> **Data for processing**:
------------------------------------------------
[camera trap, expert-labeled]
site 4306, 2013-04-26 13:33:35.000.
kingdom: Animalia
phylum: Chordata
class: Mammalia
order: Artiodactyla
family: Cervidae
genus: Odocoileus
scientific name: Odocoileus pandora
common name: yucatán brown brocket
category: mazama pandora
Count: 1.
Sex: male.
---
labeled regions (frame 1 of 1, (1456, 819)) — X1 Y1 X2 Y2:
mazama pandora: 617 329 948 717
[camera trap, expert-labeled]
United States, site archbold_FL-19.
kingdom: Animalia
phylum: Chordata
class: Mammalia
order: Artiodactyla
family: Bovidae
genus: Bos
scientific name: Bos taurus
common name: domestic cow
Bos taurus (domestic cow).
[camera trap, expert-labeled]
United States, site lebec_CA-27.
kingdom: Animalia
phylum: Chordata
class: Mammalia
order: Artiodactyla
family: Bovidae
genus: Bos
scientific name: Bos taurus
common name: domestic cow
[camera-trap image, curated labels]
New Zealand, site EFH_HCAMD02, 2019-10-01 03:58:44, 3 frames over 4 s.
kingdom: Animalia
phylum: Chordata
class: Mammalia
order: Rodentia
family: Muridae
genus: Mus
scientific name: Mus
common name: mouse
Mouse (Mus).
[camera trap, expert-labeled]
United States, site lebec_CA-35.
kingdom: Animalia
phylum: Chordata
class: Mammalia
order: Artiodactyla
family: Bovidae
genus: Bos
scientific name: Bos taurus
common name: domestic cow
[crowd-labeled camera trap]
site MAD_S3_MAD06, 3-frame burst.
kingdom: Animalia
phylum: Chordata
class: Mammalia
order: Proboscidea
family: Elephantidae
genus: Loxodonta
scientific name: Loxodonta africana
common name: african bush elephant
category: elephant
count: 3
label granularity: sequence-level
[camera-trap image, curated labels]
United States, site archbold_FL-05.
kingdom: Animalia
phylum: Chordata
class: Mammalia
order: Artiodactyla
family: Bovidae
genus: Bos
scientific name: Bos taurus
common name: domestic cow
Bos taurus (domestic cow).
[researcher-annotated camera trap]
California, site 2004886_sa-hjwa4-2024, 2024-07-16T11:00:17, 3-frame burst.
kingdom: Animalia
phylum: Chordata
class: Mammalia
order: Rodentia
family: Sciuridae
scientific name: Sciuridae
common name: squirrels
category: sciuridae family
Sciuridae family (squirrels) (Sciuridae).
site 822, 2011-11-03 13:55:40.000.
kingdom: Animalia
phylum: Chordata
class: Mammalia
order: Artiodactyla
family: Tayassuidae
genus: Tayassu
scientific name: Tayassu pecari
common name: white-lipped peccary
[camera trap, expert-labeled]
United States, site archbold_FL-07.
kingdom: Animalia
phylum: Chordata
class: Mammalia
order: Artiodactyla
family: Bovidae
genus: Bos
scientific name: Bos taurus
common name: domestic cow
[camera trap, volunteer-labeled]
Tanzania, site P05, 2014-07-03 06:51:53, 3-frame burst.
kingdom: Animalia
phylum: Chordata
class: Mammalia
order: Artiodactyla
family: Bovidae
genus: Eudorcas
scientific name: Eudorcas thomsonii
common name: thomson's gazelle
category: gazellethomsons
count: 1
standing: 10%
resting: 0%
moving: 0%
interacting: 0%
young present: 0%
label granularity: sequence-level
------------------------------------------------
> **Task to carry out**:
An exact retyping of every line in the records is needed.

> **Completed exercise**:
[camera trap, expert-labeled]
site 4306, 2013-04-26 13:33:35.000.
kingdom: Animalia
phylum: Chordata
class: Mammalia
order: Artiodactyla
family: Cervidae
genus: Odocoileus
scientific name: Odocoileus pandora
common name: yucatán brown brocket
category: mazama pandora
Count: 1.
Sex: male.
---
labeled regions (frame 1 of 1, (1456, 819)) — X1 Y1 X2 Y2:
mazama pandora: 617 329 948 717
[camera trap, expert-labeled]
United States, site archbold_FL-19.
kingdom: Animalia
phylum: Chordata
class: Mammalia
order: Artiodactyla
family: Bovidae
genus: Bos
scientific name: Bos taurus
common name: domestic cow
Bos taurus (domestic cow).
[camera trap, expert-labeled]
United States, site lebec_CA-27.
kingdom: Animalia
phylum: Chordata
class: Mammalia
order: Artiodactyla
family: Bovidae
genus: Bos
scientific name: Bos taurus
common name: domestic cow
[camera-trap image, curated labels]
New Zealand, site EFH_HCAMD02, 2019-10-01 03:58:44, 3 frames over 4 s.
kingdom: Animalia
phylum: Chordata
class: Mammalia
order: Rodentia
family: Muridae
genus: Mus
scientific name: Mus
common name: mouse
Mouse (Mus).
[camera trap, expert-labeled]
United States, site lebec_CA-35.
kingdom: Animalia
phylum: Chordata
class: Mammalia
order: Artiodactyla
family: Bovidae
genus: Bos
scientific name: Bos taurus
common name: domestic cow
[crowd-labeled camera trap]
site MAD_S3_MAD06, 3-frame burst.
kingdom: Animalia
phylum: Chordata
class: Mammalia
order: Proboscidea
family: Elephantidae
genus: Loxodonta
scientific name: Loxodonta africana
common name: african bush elephant
category: elephant
count: 3
label granularity: sequence-level
[camera-trap image, curated labels]
United States, site archbold_FL-05.
kingdom: Animalia
phylum: Chordata
class: Mammalia
order: Artiodactyla
family: Bovidae
genus: Bos
scientific name: Bos taurus
common name: domestic cow
Bos taurus (domestic cow).
[researcher-annotated camera trap]
California, site 2004886_sa-hjwa4-2024, 2024-07-16T11:00:17, 3-frame burst.
kingdom: Animalia
phylum: Chordata
class: Mammalia
order: Rodentia
family: Sciuridae
scientific name: Sciuridae
common name: squirrels
category: sciuridae family
Sciuridae family (squirrels) (Sciuridae).
site 822, 2011-11-03 13:55:40.000.
kingdom: Animalia
phylum: Chordata
class: Mammalia
order: Artiodactyla
family: Tayassuidae
genus: Tayassu
scientific name: Tayassu pecari
common name: white-lipped peccary
[camera trap, expert-labeled]
United States, site archbold_FL-07.
kingdom: Animalia
phylum: Chordata
class: Mammalia
order: Artiodactyla
family: Bovidae
genus: Bos
scientific name: Bos taurus
common name: domestic cow
[camera trap, volunteer-labeled]
Tanzania, site P05, 2014-07-03 06:51:53, 3-frame burst.
kingdom: Animalia
phylum: Chordata
class: Mammalia
order: Artiodactyla
family: Bovidae
genus: Eudorcas
scientific name: Eudorcas thomsonii
common name: thomson's gazelle
category: gazellethomsons
count: 1
standing: 10%
resting: 0%
moving: 0%
interacting: 0%
young present: 0%
label granularity: sequence-level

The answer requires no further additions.